Rushed repairs on equipment that goes down in the middle of an important job can also mean extra charges for repairs and premium charges for replacement parts. The service technician may also be forced to cut corners, shortening the preferred methodology in order to get the equipment back on line as quickly as possible. This can have long term risks to the equipment’s longevity.

Each piece of equipment in your manufacturing and fabricating process has a definable lifecycle. You know that no machine can operate indefinitely without ongoing preventive maintenance and an occasional repair. Some machines may even have routine preventive maintenance that must be done on a set schedule, such as changing filters, replacing belts, inspecting safety systems or recalibrating gauges. Failing to comply with the recommendations of the equipment manufacturer could result in loss of the warranty or upgrade rights.

These routine preventive maintenance tasks which are supposed to happen at regular intervals can be scheduled so that maintenance creates the least amount of disruption. Weekends, second shifts or seasonal dips in customer orders make good times to schedule maintenance tasks, large or small. When these activities are planned and announced well in advance, team members can work around any possible changes to workflows that may be needed, letting customers know to expect delays or offering alternative options. Sales teams appreciate fair warning so they schedule customer orders before maintenance or appropriately manage customer expectations.

The ability to plan for maintenance eliminates much of the inconvenience and costs associated with equipment downtime. Wouldn’t it be nice to have the same ability to plan around break-fix repairs and predict exactly when a belt will break, a blade will snap, a pipe will rupture, a sensor will overheat, or a conveyer will freeze in place?

Modern analytics and advanced enterprise resource planning (ERP) systems provide this kind of ability to predict the future. Machines have telltale indicators that can signal when a failure or incident is likely. These indicators are much like a sneeze of sniffles indicate that a cold is coming is on. The challenge is to identify which indicator is the appropriate one to monitor. Choosing an indicator that occurs immediately before failure will not give the team enough time to plan intervention and reroute job orders. The indicator needs to be an early warning sign, one that gives teams adequate time to schedule a technician to take appropriate preventive actions, such as replacing worn parts or adjusting misalignment. With enough notice, customer orders can be routed to other machines and other compensations can be made.

Performance data can be collected directly from the machines, or from other key performance indicators (KPIs). Smart sensors in the equipment can measure temperature, speed, volume and numerous other potential triggers. Internet of Things (IoT) technology allows data from the machine to be gathered and analyzed by the ERP system.

Advanced analytics also help manufacturers and fabricators to recognize when the machinery is performing below quality standards and causing declines in throughput, longer cycle times, more rework, or more cases of failure to meet specifications. Dips in performance can be spotted early so that damage is contained without risking brand or customer contracts. Such performance issues can be so subtle that a manager may miss the variations and not notice the decline until it becomes severe with high impact and negative consequences. Modern analytics help users detect troublesome abnormalities and project the consequences of prolonged use of machines operating below expectations.

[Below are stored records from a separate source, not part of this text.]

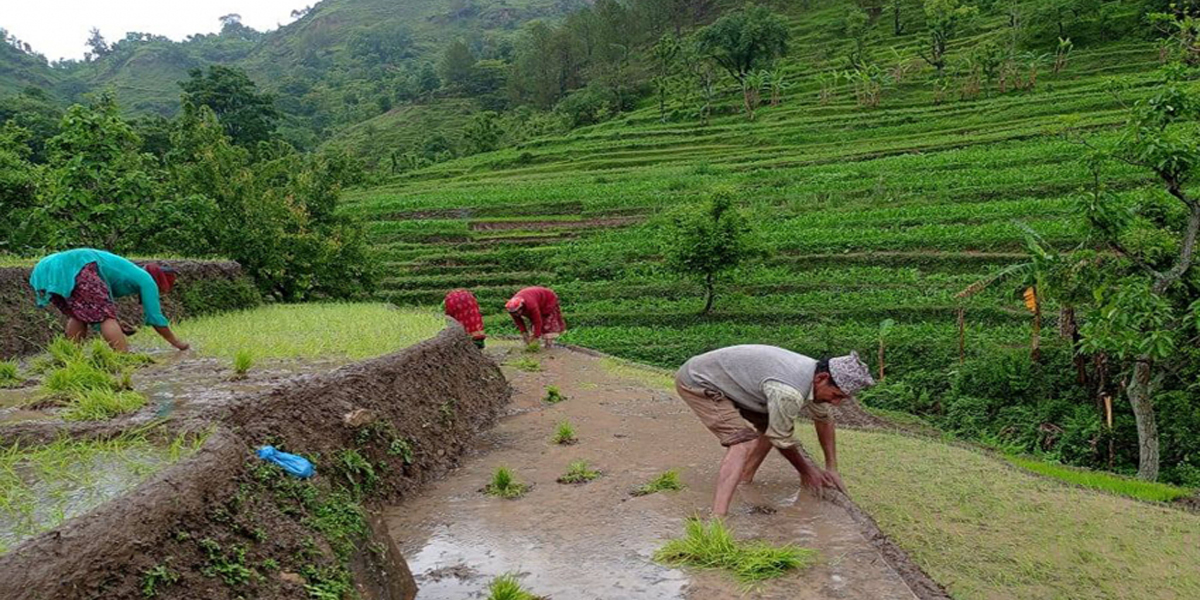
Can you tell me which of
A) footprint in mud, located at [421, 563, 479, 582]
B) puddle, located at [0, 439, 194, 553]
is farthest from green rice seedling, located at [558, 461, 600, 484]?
puddle, located at [0, 439, 194, 553]

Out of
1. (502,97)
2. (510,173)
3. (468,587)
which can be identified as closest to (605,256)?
(510,173)

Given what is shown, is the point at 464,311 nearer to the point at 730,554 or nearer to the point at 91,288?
the point at 91,288

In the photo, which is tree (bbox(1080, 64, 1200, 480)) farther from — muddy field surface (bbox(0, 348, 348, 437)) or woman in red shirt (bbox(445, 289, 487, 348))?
muddy field surface (bbox(0, 348, 348, 437))

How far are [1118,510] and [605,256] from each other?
73.9ft

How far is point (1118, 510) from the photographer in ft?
21.5

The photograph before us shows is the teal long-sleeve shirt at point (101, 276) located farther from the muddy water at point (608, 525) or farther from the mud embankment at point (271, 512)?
the muddy water at point (608, 525)

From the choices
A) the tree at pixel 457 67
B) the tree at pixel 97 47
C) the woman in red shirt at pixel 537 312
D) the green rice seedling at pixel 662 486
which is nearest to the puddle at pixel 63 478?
the green rice seedling at pixel 662 486

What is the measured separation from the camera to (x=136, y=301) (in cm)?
1098

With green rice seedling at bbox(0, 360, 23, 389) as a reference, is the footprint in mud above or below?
below

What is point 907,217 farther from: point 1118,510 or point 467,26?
point 467,26

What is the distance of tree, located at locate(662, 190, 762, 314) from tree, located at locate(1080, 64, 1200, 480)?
33.7ft

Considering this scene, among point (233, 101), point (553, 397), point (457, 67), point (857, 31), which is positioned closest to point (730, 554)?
point (553, 397)

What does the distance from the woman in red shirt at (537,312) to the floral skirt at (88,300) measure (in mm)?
6922

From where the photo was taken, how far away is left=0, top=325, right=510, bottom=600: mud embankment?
308 centimetres
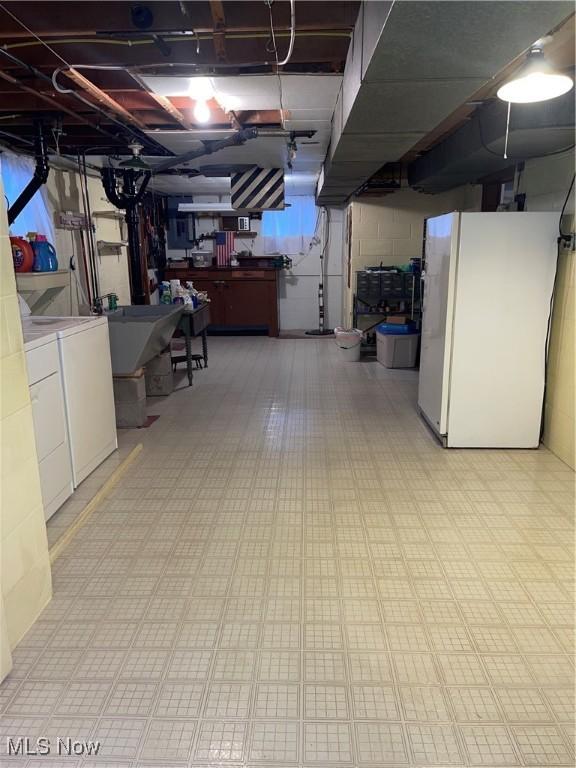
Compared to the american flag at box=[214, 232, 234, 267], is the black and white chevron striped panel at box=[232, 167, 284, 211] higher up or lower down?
higher up

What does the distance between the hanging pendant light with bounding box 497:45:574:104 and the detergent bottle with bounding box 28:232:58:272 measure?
3391 millimetres

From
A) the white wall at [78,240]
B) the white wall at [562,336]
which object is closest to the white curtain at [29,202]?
the white wall at [78,240]

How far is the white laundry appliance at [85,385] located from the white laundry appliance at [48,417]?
8 cm

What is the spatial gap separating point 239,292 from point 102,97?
5.30 m

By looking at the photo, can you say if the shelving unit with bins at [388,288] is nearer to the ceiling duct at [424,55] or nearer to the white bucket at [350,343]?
the white bucket at [350,343]

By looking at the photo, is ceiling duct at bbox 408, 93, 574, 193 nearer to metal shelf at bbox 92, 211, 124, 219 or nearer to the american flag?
metal shelf at bbox 92, 211, 124, 219

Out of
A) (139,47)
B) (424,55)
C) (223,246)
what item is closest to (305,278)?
(223,246)

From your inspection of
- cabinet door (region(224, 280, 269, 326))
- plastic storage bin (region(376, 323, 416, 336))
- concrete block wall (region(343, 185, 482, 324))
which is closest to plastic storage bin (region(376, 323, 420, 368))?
plastic storage bin (region(376, 323, 416, 336))

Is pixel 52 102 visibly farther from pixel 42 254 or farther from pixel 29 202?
pixel 29 202

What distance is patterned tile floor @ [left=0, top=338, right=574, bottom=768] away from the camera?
1592 millimetres

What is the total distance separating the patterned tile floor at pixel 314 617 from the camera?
159cm

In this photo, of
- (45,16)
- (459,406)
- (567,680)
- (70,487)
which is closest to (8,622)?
(70,487)

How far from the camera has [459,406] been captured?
3713mm

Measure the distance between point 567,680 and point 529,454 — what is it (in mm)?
2119
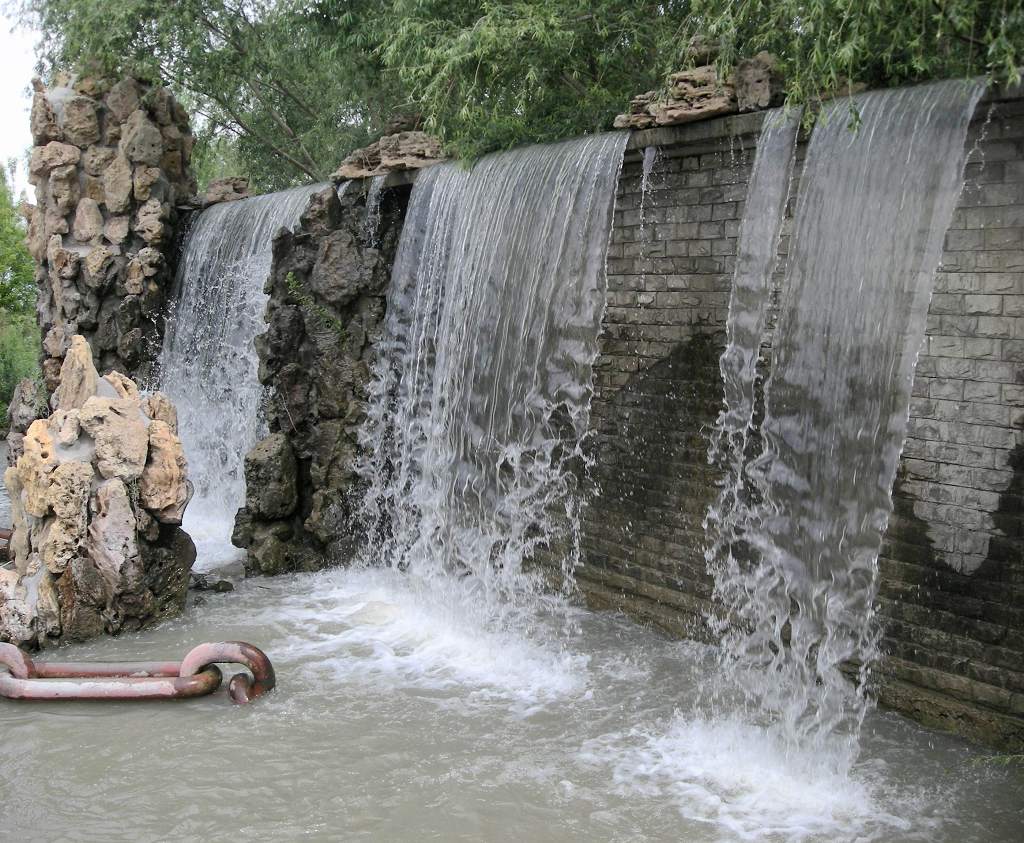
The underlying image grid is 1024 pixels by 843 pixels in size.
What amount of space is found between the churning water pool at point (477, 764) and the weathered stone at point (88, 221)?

Projecting the impact of trends over an extended period of time helps managers evaluate risk. Analytics integrated with modern ERP solutions help manufacturers predict needs and derive meaningful insight from trends — past and future. Managers can go past the surface-level numbers and delve into the driving forces a step — or even two or three steps — deeper. These reasons behind the numbers allow managers to make judgments and decisions based on many influencing, subjective factors.

Predicting maintenance requirements is one of the most important benefits of advanced analytics. This ability to project likely failures gives managers the chance to have replacement parts available or to budget for necessary replacements or upgrades. Understanding the lifecycle of each piece of equipment helps to manage the financial investment required to keep the total operation synchronized and operating as efficiently as possible. This data about machine performance will also be useful for planning growth and determining the budget impact of placing extra strain on machines. This helps managers truly understand the impact machine performance has on capacity and profitability.

In the face of today’s competitive global economy, such insights may just be the differentiating factor that sets one fabricator apart from the countless others. Smart use of analytics pays off.